Every entry needs to be printed exactly, please.

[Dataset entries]
□ □ □ □
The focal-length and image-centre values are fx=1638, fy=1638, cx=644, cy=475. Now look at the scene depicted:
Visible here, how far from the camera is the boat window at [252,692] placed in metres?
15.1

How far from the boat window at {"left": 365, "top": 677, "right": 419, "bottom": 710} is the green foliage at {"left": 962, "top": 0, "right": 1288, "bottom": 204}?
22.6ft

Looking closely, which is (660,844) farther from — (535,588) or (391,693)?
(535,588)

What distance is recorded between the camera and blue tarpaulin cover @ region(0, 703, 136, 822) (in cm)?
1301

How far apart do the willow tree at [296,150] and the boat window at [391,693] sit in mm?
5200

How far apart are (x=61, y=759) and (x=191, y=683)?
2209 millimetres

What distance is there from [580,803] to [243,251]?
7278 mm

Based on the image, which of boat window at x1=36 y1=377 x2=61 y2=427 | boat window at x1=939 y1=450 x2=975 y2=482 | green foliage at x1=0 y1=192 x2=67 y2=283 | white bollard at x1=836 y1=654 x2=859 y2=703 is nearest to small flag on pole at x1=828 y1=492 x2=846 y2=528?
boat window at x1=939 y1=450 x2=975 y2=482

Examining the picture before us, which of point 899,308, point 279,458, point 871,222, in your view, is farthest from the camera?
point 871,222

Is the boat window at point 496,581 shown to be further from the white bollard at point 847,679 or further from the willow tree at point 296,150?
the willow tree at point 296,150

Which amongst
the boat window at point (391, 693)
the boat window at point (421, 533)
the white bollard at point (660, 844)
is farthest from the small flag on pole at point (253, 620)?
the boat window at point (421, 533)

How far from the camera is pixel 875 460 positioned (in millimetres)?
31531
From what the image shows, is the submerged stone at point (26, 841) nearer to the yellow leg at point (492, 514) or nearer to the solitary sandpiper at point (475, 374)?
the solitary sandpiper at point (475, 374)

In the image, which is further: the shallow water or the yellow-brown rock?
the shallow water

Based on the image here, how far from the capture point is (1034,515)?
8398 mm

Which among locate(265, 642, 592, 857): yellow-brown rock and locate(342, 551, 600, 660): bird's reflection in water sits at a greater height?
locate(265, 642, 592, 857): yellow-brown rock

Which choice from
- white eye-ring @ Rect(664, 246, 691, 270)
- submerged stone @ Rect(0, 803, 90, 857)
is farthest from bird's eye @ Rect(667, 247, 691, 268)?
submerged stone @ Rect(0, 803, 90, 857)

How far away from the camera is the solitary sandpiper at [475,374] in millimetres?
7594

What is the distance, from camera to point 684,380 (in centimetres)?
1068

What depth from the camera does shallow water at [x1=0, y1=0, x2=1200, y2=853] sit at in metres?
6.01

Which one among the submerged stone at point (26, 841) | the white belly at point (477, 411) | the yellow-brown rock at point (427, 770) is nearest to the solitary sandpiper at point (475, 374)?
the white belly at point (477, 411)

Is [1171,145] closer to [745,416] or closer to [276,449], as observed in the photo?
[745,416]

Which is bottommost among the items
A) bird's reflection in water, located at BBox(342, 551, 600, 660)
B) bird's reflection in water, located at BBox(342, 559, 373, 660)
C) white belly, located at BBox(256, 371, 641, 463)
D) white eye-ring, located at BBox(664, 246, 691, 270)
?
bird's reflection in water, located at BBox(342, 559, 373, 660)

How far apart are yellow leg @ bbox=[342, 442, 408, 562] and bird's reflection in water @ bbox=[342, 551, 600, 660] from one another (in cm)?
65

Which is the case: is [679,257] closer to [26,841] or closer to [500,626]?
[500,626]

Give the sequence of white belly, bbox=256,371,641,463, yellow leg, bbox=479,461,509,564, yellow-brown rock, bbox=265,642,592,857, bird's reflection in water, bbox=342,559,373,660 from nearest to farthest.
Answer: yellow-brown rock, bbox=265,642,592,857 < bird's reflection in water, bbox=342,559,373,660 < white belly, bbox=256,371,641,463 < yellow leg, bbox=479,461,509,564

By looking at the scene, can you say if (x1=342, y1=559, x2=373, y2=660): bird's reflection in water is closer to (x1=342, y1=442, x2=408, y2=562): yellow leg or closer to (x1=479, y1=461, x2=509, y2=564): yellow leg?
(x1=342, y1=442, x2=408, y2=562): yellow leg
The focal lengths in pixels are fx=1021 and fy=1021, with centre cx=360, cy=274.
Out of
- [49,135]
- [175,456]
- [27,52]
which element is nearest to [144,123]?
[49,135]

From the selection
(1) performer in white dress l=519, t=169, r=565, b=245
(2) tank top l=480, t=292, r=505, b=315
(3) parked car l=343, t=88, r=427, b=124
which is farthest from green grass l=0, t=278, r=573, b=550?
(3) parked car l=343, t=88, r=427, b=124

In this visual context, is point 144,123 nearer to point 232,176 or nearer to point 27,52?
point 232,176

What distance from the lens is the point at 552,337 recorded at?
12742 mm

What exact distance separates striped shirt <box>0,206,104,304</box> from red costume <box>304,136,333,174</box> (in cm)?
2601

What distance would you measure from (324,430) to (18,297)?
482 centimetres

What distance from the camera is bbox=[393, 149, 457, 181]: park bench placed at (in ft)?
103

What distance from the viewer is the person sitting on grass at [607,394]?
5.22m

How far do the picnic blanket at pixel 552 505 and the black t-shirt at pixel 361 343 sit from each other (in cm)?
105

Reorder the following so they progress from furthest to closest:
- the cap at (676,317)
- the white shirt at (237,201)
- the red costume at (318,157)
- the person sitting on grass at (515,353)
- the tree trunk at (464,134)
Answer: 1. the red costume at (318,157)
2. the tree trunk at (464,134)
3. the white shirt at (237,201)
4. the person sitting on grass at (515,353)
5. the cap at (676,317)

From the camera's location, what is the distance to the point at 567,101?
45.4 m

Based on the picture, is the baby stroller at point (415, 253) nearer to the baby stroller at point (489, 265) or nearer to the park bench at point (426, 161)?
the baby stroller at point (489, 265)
□ □ □ □
> **Response for this exercise**
The focal-length and image-centre values are fx=1638, fy=1638, cx=644, cy=475. Now look at the scene depicted:
Visible here, how far from the camera is the boat window at [252,692] placed in metres?
15.1

How far from the boat window at {"left": 365, "top": 677, "right": 419, "bottom": 710} is the green foliage at {"left": 962, "top": 0, "right": 1288, "bottom": 204}?
22.6ft

Looking closely, which is (660,844) farther from — (535,588) or (391,693)?
(535,588)

What distance is recorded between the camera and blue tarpaulin cover @ region(0, 703, 136, 822) (in cm)?
1301

How far apart do the willow tree at [296,150] and the boat window at [391,693] sit in mm?
5200

How far apart are (x=61, y=759) and (x=191, y=683)?
2209 millimetres

What distance is there from [580,803] to [243,251]?
7278 mm

Based on the image, which of boat window at x1=36 y1=377 x2=61 y2=427 | boat window at x1=939 y1=450 x2=975 y2=482 | green foliage at x1=0 y1=192 x2=67 y2=283 | white bollard at x1=836 y1=654 x2=859 y2=703 is nearest to small flag on pole at x1=828 y1=492 x2=846 y2=528?
boat window at x1=939 y1=450 x2=975 y2=482

Examining the picture before us, which of point 899,308, point 279,458, point 871,222, in your view, is farthest from the camera?
point 871,222

Is the boat window at point 496,581 shown to be further from the white bollard at point 847,679 or further from the willow tree at point 296,150?
the willow tree at point 296,150

Which amongst
the boat window at point (391, 693)
the boat window at point (421, 533)
the white bollard at point (660, 844)
is farthest from the small flag on pole at point (253, 620)?
the boat window at point (421, 533)

How far from the camera is pixel 875 460 positioned (in millimetres)?
31531
From what the image shows, is the submerged stone at point (26, 841) nearer to the yellow leg at point (492, 514) or nearer to the solitary sandpiper at point (475, 374)?
the solitary sandpiper at point (475, 374)

In the image, which is further: the shallow water or the yellow-brown rock?
the shallow water

Based on the image here, how far from the capture point is (1034,515)?
8398 mm

Which among locate(265, 642, 592, 857): yellow-brown rock and locate(342, 551, 600, 660): bird's reflection in water sits at a greater height?
locate(265, 642, 592, 857): yellow-brown rock

Which choice from
- white eye-ring @ Rect(664, 246, 691, 270)
- submerged stone @ Rect(0, 803, 90, 857)
is farthest from bird's eye @ Rect(667, 247, 691, 268)?
submerged stone @ Rect(0, 803, 90, 857)

How far away from the camera is the solitary sandpiper at [475,374] in millimetres?
7594

What is the distance, from camera to point 684,380 (in centimetres)?
1068

What depth from the camera does shallow water at [x1=0, y1=0, x2=1200, y2=853] sit at in metres?
6.01

Which one among the submerged stone at point (26, 841) | the white belly at point (477, 411) | the yellow-brown rock at point (427, 770) is nearest to the solitary sandpiper at point (475, 374)?
the white belly at point (477, 411)

Is [1171,145] closer to [745,416] or closer to [276,449], as observed in the photo?
[745,416]

Which is bottommost among the items
A) bird's reflection in water, located at BBox(342, 551, 600, 660)
B) bird's reflection in water, located at BBox(342, 559, 373, 660)
C) white belly, located at BBox(256, 371, 641, 463)
D) white eye-ring, located at BBox(664, 246, 691, 270)
?
bird's reflection in water, located at BBox(342, 559, 373, 660)

How far apart are yellow leg @ bbox=[342, 442, 408, 562] and bird's reflection in water @ bbox=[342, 551, 600, 660] from one another (in cm)?
65

Which is the case: is [679,257] closer to [26,841] or closer to [500,626]?
[500,626]

Give the sequence of white belly, bbox=256,371,641,463, yellow leg, bbox=479,461,509,564, yellow-brown rock, bbox=265,642,592,857, bird's reflection in water, bbox=342,559,373,660 from nearest to farthest.
Answer: yellow-brown rock, bbox=265,642,592,857 < bird's reflection in water, bbox=342,559,373,660 < white belly, bbox=256,371,641,463 < yellow leg, bbox=479,461,509,564

By looking at the scene, can you say if (x1=342, y1=559, x2=373, y2=660): bird's reflection in water is closer to (x1=342, y1=442, x2=408, y2=562): yellow leg or closer to (x1=479, y1=461, x2=509, y2=564): yellow leg?
(x1=342, y1=442, x2=408, y2=562): yellow leg
The focal lengths in pixels are fx=1021 and fy=1021, with centre cx=360, cy=274.
Out of
- [49,135]
- [175,456]
- [27,52]
which element is nearest to [144,123]?
[49,135]

From the selection
(1) performer in white dress l=519, t=169, r=565, b=245
(2) tank top l=480, t=292, r=505, b=315
(3) parked car l=343, t=88, r=427, b=124
which is farthest from green grass l=0, t=278, r=573, b=550?
(3) parked car l=343, t=88, r=427, b=124

In this visual context, is point 144,123 nearer to point 232,176 or nearer to point 27,52?
point 232,176

What distance from the lens is the point at 552,337 recorded at?
12742 mm

What exact distance separates striped shirt <box>0,206,104,304</box> from red costume <box>304,136,333,174</box> (in cm)?
2601

What distance would you measure from (324,430) to (18,297)?
482 centimetres

What distance from the camera is bbox=[393, 149, 457, 181]: park bench placed at (in ft)?
103

What distance from the viewer is the person sitting on grass at [607,394]?
5.22m

How far do the picnic blanket at pixel 552 505 and the black t-shirt at pixel 361 343 sit from each other (in cm)?
105

Reorder the following so they progress from furthest to closest:
- the cap at (676,317)
- the white shirt at (237,201)
- the red costume at (318,157)
- the person sitting on grass at (515,353)
- the tree trunk at (464,134)
Answer: 1. the red costume at (318,157)
2. the tree trunk at (464,134)
3. the white shirt at (237,201)
4. the person sitting on grass at (515,353)
5. the cap at (676,317)

From the camera's location, what is the distance to the point at 567,101?
45.4 m

Based on the picture, is the baby stroller at point (415, 253) nearer to the baby stroller at point (489, 265) or nearer to the park bench at point (426, 161)?
the baby stroller at point (489, 265)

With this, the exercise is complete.